Return word for word the lines running from the first one through the line that contains "Which series has", with both ends included.

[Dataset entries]
******************************
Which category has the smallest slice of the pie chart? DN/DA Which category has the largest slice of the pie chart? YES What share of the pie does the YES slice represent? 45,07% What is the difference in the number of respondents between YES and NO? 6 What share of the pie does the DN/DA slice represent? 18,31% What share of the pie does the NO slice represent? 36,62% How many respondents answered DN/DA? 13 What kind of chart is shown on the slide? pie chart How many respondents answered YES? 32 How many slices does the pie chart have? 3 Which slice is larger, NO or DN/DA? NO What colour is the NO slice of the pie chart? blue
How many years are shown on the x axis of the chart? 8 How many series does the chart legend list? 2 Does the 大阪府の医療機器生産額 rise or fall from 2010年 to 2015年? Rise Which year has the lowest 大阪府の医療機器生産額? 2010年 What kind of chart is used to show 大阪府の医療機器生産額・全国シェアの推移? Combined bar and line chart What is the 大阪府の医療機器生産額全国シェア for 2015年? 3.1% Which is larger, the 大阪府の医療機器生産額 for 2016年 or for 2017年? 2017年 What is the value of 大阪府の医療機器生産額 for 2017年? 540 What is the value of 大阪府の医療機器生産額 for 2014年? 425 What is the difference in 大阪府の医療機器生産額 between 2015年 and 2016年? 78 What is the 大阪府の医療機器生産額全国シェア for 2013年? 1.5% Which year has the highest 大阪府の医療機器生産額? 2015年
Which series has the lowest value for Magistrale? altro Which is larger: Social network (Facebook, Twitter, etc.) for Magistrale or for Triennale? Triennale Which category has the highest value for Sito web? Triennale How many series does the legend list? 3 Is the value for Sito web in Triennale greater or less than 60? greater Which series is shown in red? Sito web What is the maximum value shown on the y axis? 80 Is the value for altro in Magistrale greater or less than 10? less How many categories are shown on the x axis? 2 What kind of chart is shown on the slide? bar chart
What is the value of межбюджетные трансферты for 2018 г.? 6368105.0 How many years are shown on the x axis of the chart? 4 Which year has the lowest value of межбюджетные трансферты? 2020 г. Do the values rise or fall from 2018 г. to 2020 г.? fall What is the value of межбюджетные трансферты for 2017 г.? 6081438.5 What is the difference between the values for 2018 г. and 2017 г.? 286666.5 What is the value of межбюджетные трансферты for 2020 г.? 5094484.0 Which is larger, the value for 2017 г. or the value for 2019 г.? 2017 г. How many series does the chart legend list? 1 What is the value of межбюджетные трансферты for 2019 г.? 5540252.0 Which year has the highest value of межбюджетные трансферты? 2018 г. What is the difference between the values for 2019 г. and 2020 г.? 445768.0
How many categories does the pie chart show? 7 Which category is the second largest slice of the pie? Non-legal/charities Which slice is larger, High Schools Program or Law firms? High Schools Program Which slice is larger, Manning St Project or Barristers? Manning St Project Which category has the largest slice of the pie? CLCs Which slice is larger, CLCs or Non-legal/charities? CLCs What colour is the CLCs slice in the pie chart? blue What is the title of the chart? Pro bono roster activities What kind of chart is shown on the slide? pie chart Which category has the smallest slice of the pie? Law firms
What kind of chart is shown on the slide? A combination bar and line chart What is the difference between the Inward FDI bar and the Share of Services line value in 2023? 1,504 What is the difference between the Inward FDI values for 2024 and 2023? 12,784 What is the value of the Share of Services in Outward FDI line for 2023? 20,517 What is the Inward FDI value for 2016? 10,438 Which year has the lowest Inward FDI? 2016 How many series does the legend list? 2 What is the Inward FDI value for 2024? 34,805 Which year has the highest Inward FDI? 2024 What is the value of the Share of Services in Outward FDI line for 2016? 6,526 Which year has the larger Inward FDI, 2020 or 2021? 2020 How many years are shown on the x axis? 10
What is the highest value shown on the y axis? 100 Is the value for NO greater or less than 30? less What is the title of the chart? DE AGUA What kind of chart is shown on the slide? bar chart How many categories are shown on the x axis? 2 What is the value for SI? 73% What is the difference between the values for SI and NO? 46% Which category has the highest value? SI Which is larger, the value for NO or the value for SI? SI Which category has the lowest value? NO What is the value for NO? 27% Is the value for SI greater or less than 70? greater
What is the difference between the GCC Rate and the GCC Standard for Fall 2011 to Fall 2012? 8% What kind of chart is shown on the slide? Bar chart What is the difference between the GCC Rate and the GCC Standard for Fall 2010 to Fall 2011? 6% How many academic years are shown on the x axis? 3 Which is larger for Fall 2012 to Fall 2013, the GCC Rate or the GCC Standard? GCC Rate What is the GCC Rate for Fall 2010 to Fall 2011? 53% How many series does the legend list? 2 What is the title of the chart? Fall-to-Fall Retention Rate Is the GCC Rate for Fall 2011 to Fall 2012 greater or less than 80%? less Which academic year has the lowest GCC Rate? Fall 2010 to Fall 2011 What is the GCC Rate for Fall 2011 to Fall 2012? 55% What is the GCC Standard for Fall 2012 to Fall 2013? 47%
******************************
Answer to the problem:
Which category has the smallest slice of the pie chart? DN/DA Which category has the largest slice of the pie chart? YES What share of the pie does the YES slice represent? 45,07% What is the difference in the number of respondents between YES and NO? 6 What share of the pie does the DN/DA slice represent? 18,31% What share of the pie does the NO slice represent? 36,62% How many respondents answered DN/DA? 13 What kind of chart is shown on the slide? pie chart How many respondents answered YES? 32 How many slices does the pie chart have? 3 Which slice is larger, NO or DN/DA? NO What colour is the NO slice of the pie chart? blue
How many years are shown on the x axis of the chart? 8 How many series does the chart legend list? 2 Does the 大阪府の医療機器生産額 rise or fall from 2010年 to 2015年? Rise Which year has the lowest 大阪府の医療機器生産額? 2010年 What kind of chart is used to show 大阪府の医療機器生産額・全国シェアの推移? Combined bar and line chart What is the 大阪府の医療機器生産額全国シェア for 2015年? 3.1% Which is larger, the 大阪府の医療機器生産額 for 2016年 or for 2017年? 2017年 What is the value of 大阪府の医療機器生産額 for 2017年? 540 What is the value of 大阪府の医療機器生産額 for 2014年? 425 What is the difference in 大阪府の医療機器生産額 between 2015年 and 2016年? 78 What is the 大阪府の医療機器生産額全国シェア for 2013年? 1.5% Which year has the highest 大阪府の医療機器生産額? 2015年
Which series has the lowest value for Magistrale? altro Which is larger: Social network (Facebook, Twitter, etc.) for Magistrale or for Triennale? Triennale Which category has the highest value for Sito web? Triennale How many series does the legend list? 3 Is the value for Sito web in Triennale greater or less than 60? greater Which series is shown in red? Sito web What is the maximum value shown on the y axis? 80 Is the value for altro in Magistrale greater or less than 10? less How many categories are shown on the x axis? 2 What kind of chart is shown on the slide? bar chart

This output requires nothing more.